To justify, experimentally, our choice of considering just target values with support not higher than \(50\%,\) we use as an example the attack technique T1148 (Impair Defenses: Impair Command History Logging) which has support 0.66.

From the sub-datasets containing the value T1148 we searched for frequent itemsets with support \((0.3/0.66)= 0.45 .\) We found 303 frequent itemsets but only 5 maximal:

  1. 1.

    \(\{\)CVSS_severity = HIGH, CVSS_scope = Unchanged, CAPEC = Subverting Environment Variable Values, Attack Tactic = Defense Evasion\(\}\)

  2. 2.

    \(\{\)CVSS_complexity = Low, CVSS_scope = Unchanged, CVSS_availability = None, CAPEC = Subverting Environment Variable Values, Attack Tactic = Defense Evasion\(\}\)

  3. 3.

    \(\{\)CVSS_complexity = Low, CVSS_scope = Unchanged, CWE Pillar = Improper Neutralization, CAPEC = Subverting Environment Variable Values, Tactic = Defense Evasion\(\}\)

  4. 4.

    \(\{\)CVSS_complexity = Low, CVSS_scope = Unchanged, CVSS_confidentiality = High, CVSS_integrity = High, CAPEC = Subverting Environment Variable Values, Attack Tactic = Defense Evasion\(\}\)

  5. 5.

    \(\{\)CVSS_attack = Network, CVSS_complexity = Low, CVSS_priveleges = None, CVSS_scope = Unchanged, CAPEC = Subverting Environment Variable Values, Attack Tactic = Defense Evasion\(\}\)

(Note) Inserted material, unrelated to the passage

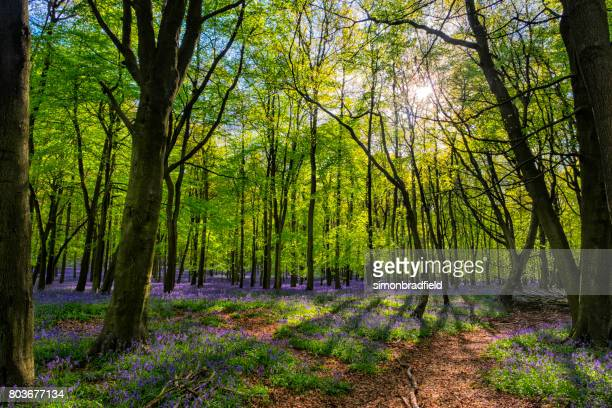 Bluebells And Sunbeams In An English Beechwood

The above 5 maximal frequent itemsets are the antecedent to 5 DSR with minimum confidence 0.75 and consequent T1148. After extracting the frequent itemsets of the first semester of 2019 which contain T1148 we found that only 2 maximal itemsets out of 5 are also found for 2019. It follows that in this case the accuracy is only \(40\%.\)

6 Conclusion

In this work, we addressed the general data mining problem of finding strong association rules so to predict specific attacks and discover unknown vulnerabilities. We proposed a framework which takes into account frequent but not very likely attacks and proposed a fast way to compute strong association rules which turn out to be highly accurate. Our data-driven approach to deal with potential attacks in order of priority, could in future research be extended by experimentally setting the parameters of minimal support, confidence and likelihood of target values. Keeping into account past and recent work using population based methodologies [1, 17] and heuristics [9] a possible future works could involve population-based metaheuristics for the choice of such parameters.